“Our thinking is to approach this legislatively,” Mahoney told Financial Advisor. “But we’re not touching licensing, we’re not touching regulation, per se. This is just documenting, wherever we need to, the phrase ‘financial planner’ and giving it the title and protection it deserves. … I will run into [members] and they’ll say, ‘I do everything I’m supposed to do. I adhere to all the ethics requirements. I adhere to good standards, I keep up to date on my competencies. … I do a good job for my clients, and that person down the street doesn’t do any of that and they still call themselves a financial planner. Help me protect my ability to make a living as a planner.’ This has been brewing for a long time.”

Michael Kitces, a co-founder of the XY Planning Network and a frequent FPA critic, said in a series of Twitter posts on the day of the announcement that it was good news. However, he noted the lack of specificity about who the FPA was going to lobby and who it was going to lobby for—as well as when and how and what yardsticks the group would be using to bestow the name “financial planner” on any given professional—left many unanswered questions.

The XY Planning Network itself notably took the battle to the SEC in a petition last year. In September 2021, the network filed two petitions asking the SEC to reconsider a rule it proposed in 2007 about financial planning titles and the automatic triggering of fiduciary investment adviser registration. The network also called on regulators “to modernize Section 208(c) of the Advisers Act and better define in today’s environment what constitutes ‘investment counsel’ services that would necessitate not just registration as an investment advisor but a requirement to principally be in the business of advice in order to market one’s services as such.”

Kitces noted on Twitter: “In the end ‘title protection’ almost inevitably requires some regulator to license the term (so those not eligible are restricted from using it), and some regulator to enforce it (so standards and their regulatory burden are inevitable).”

He also noted that the FPA was silent about making the CFP marks the benchmark for the “financial planner” title, even though the association is a membership for CFPs. “Is FPA really considering some other/additional designation to rally around?”

Youth And Its Discontents
Thompson, the former FPA lobbyist (and now a senior policy analyst at Fi360 and president at Potomac Strategies) says the youth of the industry is part of the problem. Financial planning as a profession emerged from a welter of different talents and professions once governed under different regulatory regimes, when people of diverse backgrounds, including insurance agents and stockbrokers, melted out of the woods to form a new profession in the ’80s and ’90s. (He notes that a lot of the profession’s creation had to do with the fallout of the 1986 tax reform, when a lot of newly useless tax shelters had to be scuttled and clients sought help and answers from their “financial counsel.”)

“Financial planners were Johnny-come-latelies,” Thompson says, “after most of what services they provide were regulated under other regulatory silos. A lot of them came out of the insurance industry because their clients had sophisticated questions that kind of bridged the area between estate planning and investment planning and insurance issues.”

Existing laws on the books didn’t seem to address this new type of pro, Thompson says. The name “stockbroker” fell out of vogue, and more generic names popped up, he says, while professionals settled on “financial advisor” and “financial planner.”

The Advisers Act of 1940 was specific in describing only the phrase “investment counsel.” The law on the books says, “It shall be unlawful for any person registered under section 203 of this title to represent that he is an investment counselor to use the name ‘investment counsel’ as descriptive of his business unless (1) his or its principal business consists of acting as investment adviser, and (2) a substantial part of his or its business consists of rendering investment supervisory services.”

By “investment adviser,” the law “means any person who, for compensation, engages in the business of advising others, either directly or through publications or writings, as to the value of securities or as to the advisability of investing in, purchasing, or selling securities, , or who, for compensation and as part of a regular business, issues or promulgates analyses or reports concerning securities … .”

Unfortunately, Thompson says, the English language is so robust that new phrases often pop up when the old ones get stale. That’s going to make the FPA’s task more daunting, he says—because if the title “financial planning” gets regulated like “investment counselor,” people in other industries might coalesce around something else that’s official-sounding.
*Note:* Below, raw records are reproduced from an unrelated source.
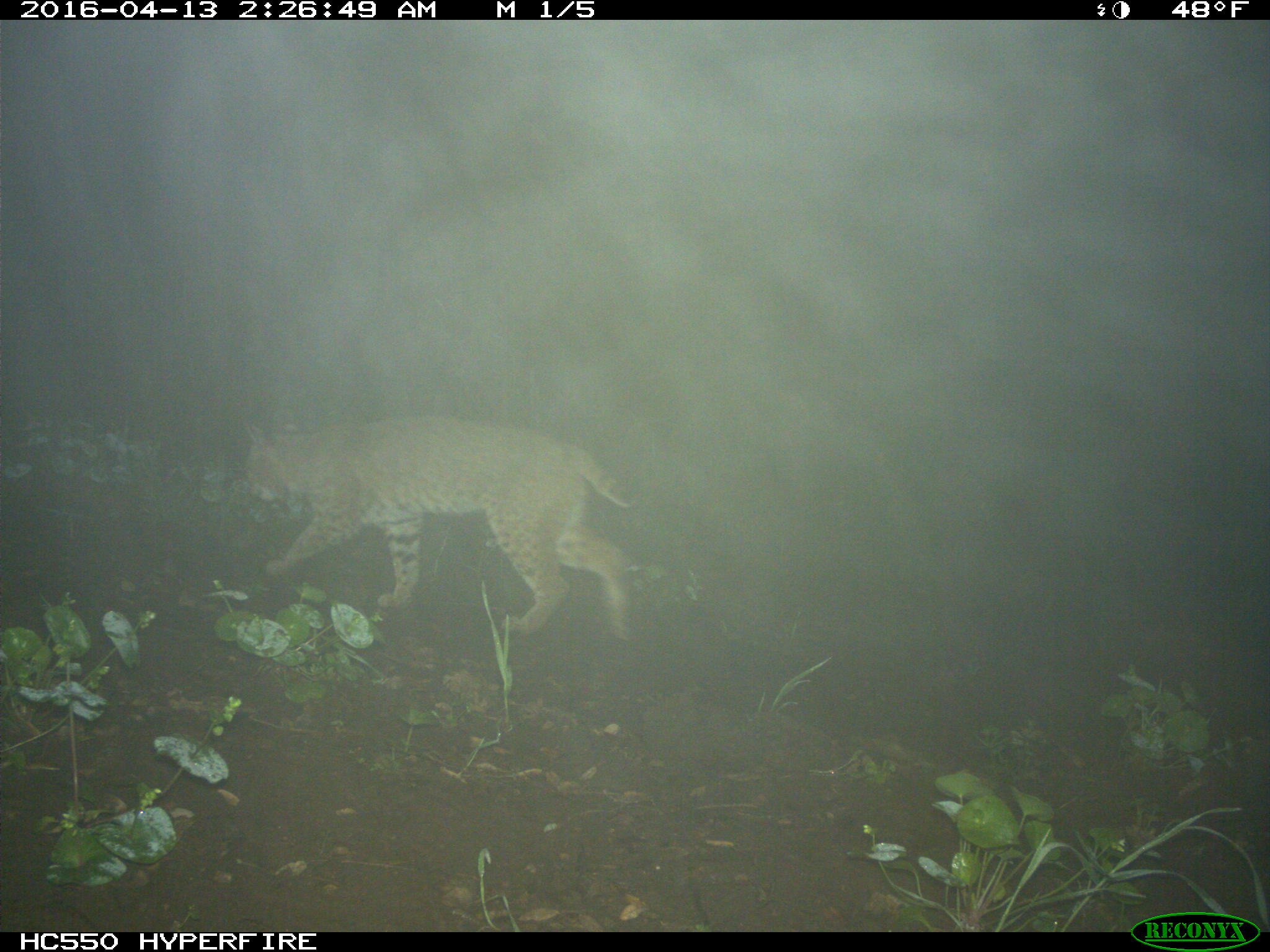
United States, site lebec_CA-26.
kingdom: Animalia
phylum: Chordata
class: Mammalia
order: Carnivora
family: Felidae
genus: Lynx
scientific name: Lynx rufus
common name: bobcat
Lynx rufus (bobcat).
The end goal is crystal clear. “What you’re trying to do here is build barriers to entry,” he says. Even if the FPA is successful in getting federal or state laws enacted that said you could only practice with the title “financial planner,” that still requires you to define it.

There have been various thoughts on the matter. Does it include accountants and lawyers? The SEC released one note in 1987 that said even pension consultants and advisors to entertainers and athletes were doing work that often fell under the heading of “investment advisor.”
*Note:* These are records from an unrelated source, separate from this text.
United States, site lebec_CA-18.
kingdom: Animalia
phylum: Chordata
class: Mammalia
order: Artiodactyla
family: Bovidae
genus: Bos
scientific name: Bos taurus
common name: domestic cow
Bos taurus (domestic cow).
In 1990, Rick Boucher, a Virginia Democrat in the House of Representatives, tried to pass legislation that would require anyone offering investment advice to pay to register with the SEC. Boucher and other legislators sought to address the problem after millions of Americans had seen their life savings decimated by tax reform, which had eliminated tax breaks for many limited partnerships, and the savings and loan crisis. Various requirements were debated but the so-called Boucher Bill never gained traction.